Between each read cycle, the current sensing transistor  $M_5$  is disconnected by switching off  $M_4$  and the bit-line is precharged by transistor  $M_3$  to an adjustable voltage  $V_{PC}$  which is supplied externally. Additionally, the gate of  $M_5$  and  $M_8$  is pulled up to  $V_{dd}$  by  $M_7$  in order to ensure that no current is flowing to  $M_9$ . Therefore, the static power consumption is zero. During the read phase,  $M_3$  and  $M_7$  are switched off and the bit-line is connected to  $M_5$ . If a bit value of 1 is transmitted, the line is pulled down by the in-pixel transistor  $M_1$ , which sinks a current equal to  $I_{READ}$ . As the bit-line is

discharged, the sensed current increases and becomes equal to  $I_{READ}$  when the bit-line voltage settles to its final value  $(V_{BL_{\it fl}})$  that is given by:

$$V_{BL_{fl}} \approx V_{dd} - V_{gs}^{M_5} = V_{dd} - \sqrt{\left(\frac{L}{W}\right)_{M_5} \frac{1}{\mu_n C_{ox}} I_{READ}} - V_{TH}^{M_5}$$
 (4.63)

where  $V_{gs}$  is the gate-to-source voltage, L,W are the transistor dimensions,  $\mu_n$  is the electron mobility,  $C_{ox}$  is the gate capacitance per unit area and  $V_{TH}$  is the transistor threshold. If a bit value of 0 is transmitted,  $M_1$  is disconnected from the bit-line by  $M_2$  and therefore no current is sinked. If the bit-line voltage (at the receiving end) becomes lower than  $V_{TH}^{M_5}$ , e.g. due to coupling, a small current will be drawn by  $M_5$  until the line is pulled back up to approx.  $V_{dd} - V_{TH}^{M_5}$ .

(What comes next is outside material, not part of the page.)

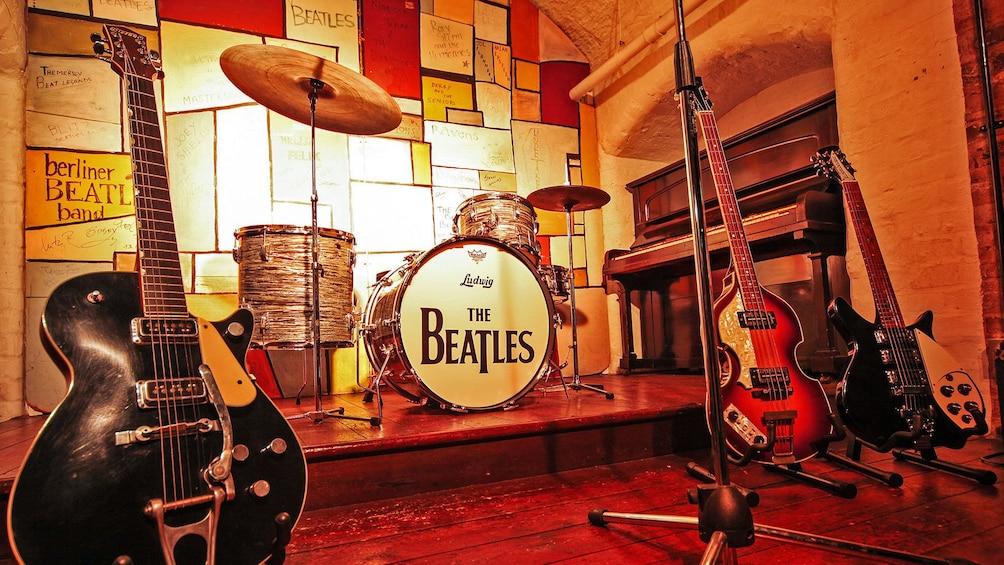 Apri foto 1 di 10. Display of Beatles instruments in London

The small-signal input resistance of  $M_5$  is approximately equal to:

$$r_i^{M_5} \approx \frac{1}{g_{m_5}} = \frac{1}{\sqrt{2\mu_n C_{ox} \left(\frac{L}{W}\right)_{M_5} I_D^{M_5}}}$$
 (4.64)

and therefore depends on the drain current of  $M_5$  ( $I_D^{M_5}$ ), which at the start of the read phase depends on the value of  $V_{PC}$ . In order to reduce the sense amplifier input resistance,  $M_5$  should be designed with a high W/L ratio.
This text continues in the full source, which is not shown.